As far as bonds are concerned, Berenberg prefers credit risks, i.e. corporate bonds or emerging-market bonds, over the course of the year over secure government bonds with a longer duration, as the Berenberg experts consider that the yields on secure bonds will continue to rise somewhat for the time being. Gold could benefit from an initial weakness in the US dollar and continues to profit from low real interest rates. Also, the central banks in emerging countries such as Russia, China and India are likely to use exchange rate losses to make purchases in order to de-dollarise their reserves. As a result, gold will remain an attractive diversifier in 2020, particularly to hedge against economic policy risks. If the optimistic expectations for the equities market come to pass, industrial metals (in particular copper) will also offer catch-up potential, according to Berenberg.
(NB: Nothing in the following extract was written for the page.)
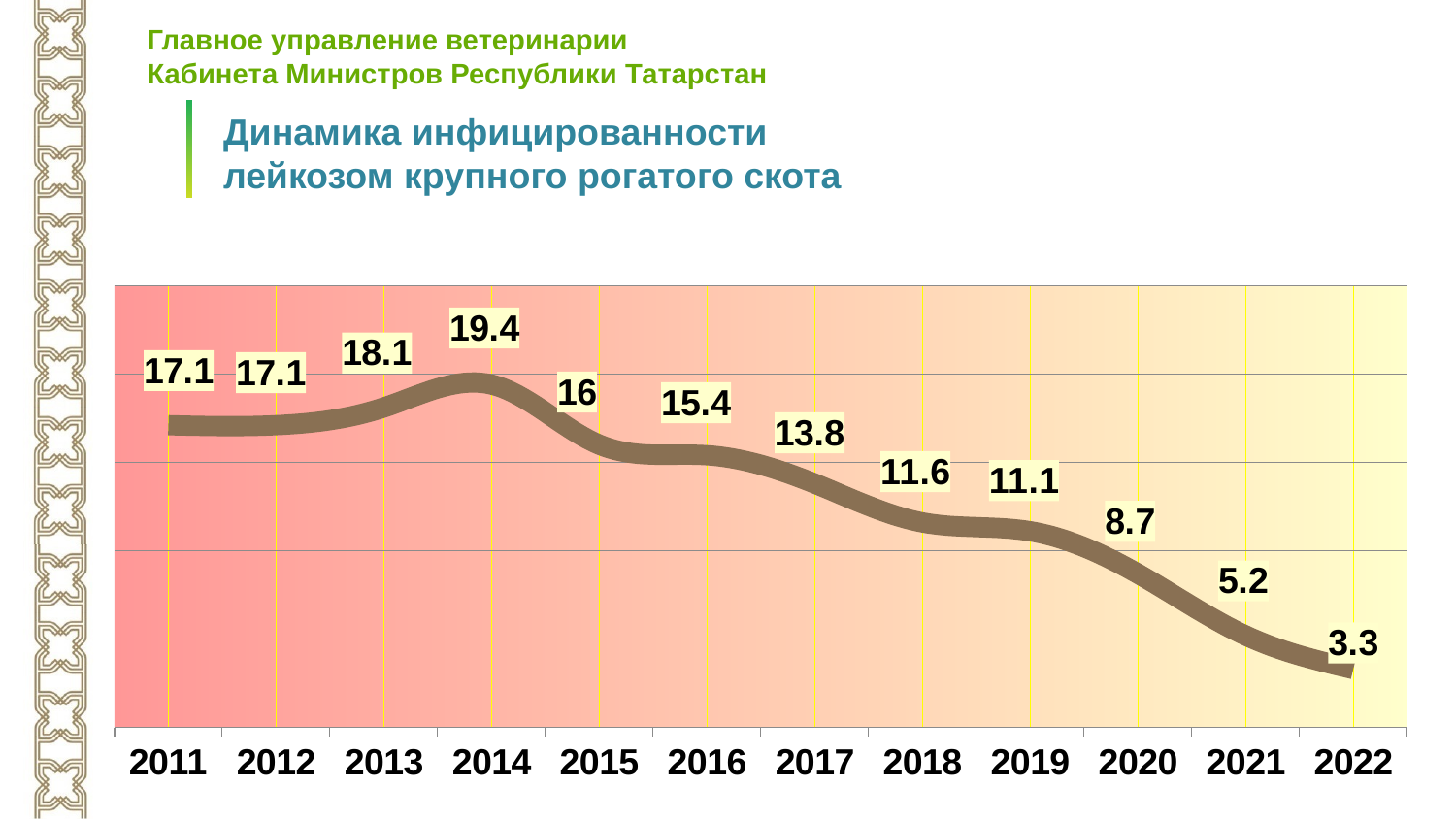
What is the value for 2018? 11.6 What kind of chart is shown on the slide? line chart Which is larger, the value for 2016 or the value for 2019? 2016 Which year has the lowest value? 2022 What is the difference between the values for 2014 and 2022? 16.1 How many years are plotted on the x axis? 12 What is the value for 2014? 19.4 Which year has the highest value? 2014 What is the value for 2022? 3.3 Do the values generally rise or fall from 2014 to 2022? fall What is the value for 2015? 16 What is the difference between the values for 2020 and 2021? 3.5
“Basically there continues to be no real alternative for investors to investing in equities in the medium to long term”, highlights expert Matthias Born. If there is an orderly Brexit and an at least temporary de-escalation of the trade dispute and if the economic data increasingly point toward recovery, then the equities markets will still have some potential initially, with the risk of an accumulation of a more significant overvaluation. After that, and particularly in advance of the elections in the US, there could be some volatile sideways movement. Meyer emphasises: “The focus for 2020 should be on active management, selectiveness and relative positions.”